QA on Sort-of-CLEVR (80 points)

You can start with this repo.

Sort-of-CLEVR is composed of 10000 images and 20 questions (10 relational questions and 10 non-relational questions) per each image. 6 colors (red, green, blue, orange, gray, yellow) are assigned to randomly chosen shape (square or circle), and placed in a image.

(40 points) Replicate the sort-of-CLEVR dataset result of the paper as quoted in the section 5.3. Please focus only on the CNN, augmented with RN, case.

(40 points) Perform the “state description” task and create a table that represents the state of each image. The columns of the state table are described at the end of section 3.1 and repeated below. You can use a sql database or a data structure (eg python dict or data frame ) to persist the tabular state.

PS: Those that have exposure to 3D world modeling tooling such as NVIDIA’s Omniverse, will appreciate the connection between the innocent “state description” table and Pixar’s Universal Scene Description (USD) markup.

Extra Credit 1 (5 points)

Usage of Hydra for configuration and use Ray to learn how to create distributed execution pipelines.
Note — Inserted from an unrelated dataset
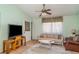 Cozy living room featuring a ceiling fan, sofa, and large windows at 1305 Greenfield Cir, Venice, FL 34292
The purpose of this extra credit is to motivate you to develop your repositories not for you but for your audience that may include future employers. Please note that distributed processing based on Ray can still be done in your laptops using the CPU cores as workers as well as in Google Colab using even TPUs.

Extra Credit 2 (5 points)

Use of JAX libraries.

Further study

There are also newer key developments in the VQA space such as:

J. Shi, H. Zhang, and J. Li, “Explainable and explicit visual reasoning over scene graphs,” in 2019 IEEE/CVF Conference on Computer Vision and Pattern Recognition (CVPR), Long Beach, CA, USA, Jun. 2019, doi: 10.1109/cvpr.2019.00857 [Online]. Available: https://ieeexplore.ieee.org/document/8953666/.

You may continue the exploration after this course by studying approaches that use scene graphs such as the above. Talk to your professor if you want to pursue this.